-- ENUNCIADO 1 --
Según el fragmento sobre el Brexit, ¿qué origen tienen las motivaciones culturales de esa decisión? Respóndelo en una a tres oraciones.
-- ENUNCIADO 2 --
Actualiza, por favor, el fragmento sobre el Brexit desde "Hasta que el" hasta "y otra vez.", ambos inclusive, sustituyendo "cemento" por "pegamento".
-- ENUNCIADO 3 --
Responde a estas preguntas sobre el fragmento sobre el Brexit:
(a) ¿Con qué motivaciones del Brexit se comparan las culturales?
(b) ¿Qué une a todos los planteamientos populistas?
(c) ¿Qué edificios cimienta también esa misma exaltación?

-- FRAGMENTO DEL TEXTO --
######

Hasta que el tiempo certifique lo acertado o no de este enfoque, no menos cierto aún es que las motivaciones económicas del Brexit no tienen nada que envidiar a las motivaciones culturales, fermentadas por unas políticas identitarias que ven a quien es ‘ajeno’ a la comunidad como alguien que necesariamente tiene que dejar de tener cabida -si es que la tuvo alguna vez- dentro de un tejido comunitario homogéneo. La exaltación de ese ‘nosotros’ por vía de la afirmación del ‘común’ por encima de cualquier otra consideración es el cemento que une todos los planteamientos populistas, sean del signo que sean. Así como también el que cimienta los edificios del totalitarismo, como la historia reciente europea se empeña tercamente en recordarnos una y otra vez.

######

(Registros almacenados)
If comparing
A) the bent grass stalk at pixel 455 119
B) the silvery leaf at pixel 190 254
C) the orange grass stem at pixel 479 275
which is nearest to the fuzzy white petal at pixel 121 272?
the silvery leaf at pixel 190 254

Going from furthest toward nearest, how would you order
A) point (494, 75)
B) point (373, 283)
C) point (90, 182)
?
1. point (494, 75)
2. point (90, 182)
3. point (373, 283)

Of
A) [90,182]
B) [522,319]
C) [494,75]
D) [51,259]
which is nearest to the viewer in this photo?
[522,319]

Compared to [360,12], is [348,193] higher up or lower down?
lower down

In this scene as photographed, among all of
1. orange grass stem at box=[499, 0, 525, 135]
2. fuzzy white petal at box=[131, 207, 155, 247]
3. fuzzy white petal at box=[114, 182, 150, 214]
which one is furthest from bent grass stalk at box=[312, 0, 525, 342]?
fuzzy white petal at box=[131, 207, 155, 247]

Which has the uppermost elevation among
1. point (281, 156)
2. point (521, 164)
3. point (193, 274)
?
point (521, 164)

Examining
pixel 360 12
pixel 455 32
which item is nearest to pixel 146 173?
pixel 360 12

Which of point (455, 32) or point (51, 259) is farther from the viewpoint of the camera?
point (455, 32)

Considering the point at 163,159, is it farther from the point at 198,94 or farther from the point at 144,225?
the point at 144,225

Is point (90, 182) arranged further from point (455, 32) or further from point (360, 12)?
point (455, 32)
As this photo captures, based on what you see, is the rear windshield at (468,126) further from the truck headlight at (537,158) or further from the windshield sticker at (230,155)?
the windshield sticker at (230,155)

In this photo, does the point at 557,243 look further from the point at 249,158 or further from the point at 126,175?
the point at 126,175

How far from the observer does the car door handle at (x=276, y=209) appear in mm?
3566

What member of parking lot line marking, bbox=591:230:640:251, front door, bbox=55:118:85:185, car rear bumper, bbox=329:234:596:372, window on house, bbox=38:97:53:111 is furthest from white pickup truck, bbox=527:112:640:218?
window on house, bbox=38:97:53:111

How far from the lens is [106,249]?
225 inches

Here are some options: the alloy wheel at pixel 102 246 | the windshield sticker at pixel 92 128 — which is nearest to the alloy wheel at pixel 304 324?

######

-- RESPUESTA COMPLETA 1 --
Las motivaciones culturales del Brexit están fermentadas por unas políticas identitarias. Estas políticas ven a quien es "ajeno" a la comunidad como alguien que necesariamente tiene que dejar de tener cabida dentro de un tejido comunitario homogéneo.

-- RESPUESTA COMPLETA 2 --
Hasta que el tiempo certifique lo acertado o no de este enfoque, no menos cierto aún es que las motivaciones económicas del Brexit no tienen nada que envidiar a las motivaciones culturales, fermentadas por unas políticas identitarias que ven a quien es ‘ajeno’ a la comunidad como alguien que necesariamente tiene que dejar de tener cabida -si es que la tuvo alguna vez- dentro de un tejido comunitario homogéneo. La exaltación de ese ‘nosotros’ por vía de la afirmación del ‘común’ por encima de cualquier otra consideración es el pegamento que une todos los planteamientos populistas, sean del signo que sean. Así como también el que cimienta los edificios del totalitarismo, como la historia reciente europea se empeña tercamente en recordarnos una y otra vez.

-- RESPUESTA COMPLETA 3 --
(a) Con las motivaciones económicas, que no tienen nada que envidiar a las culturales.
(b) La exaltación del "nosotros" por vía de la afirmación del "común" por encima de cualquier otra consideración.
(c) Los edificios del totalitarismo.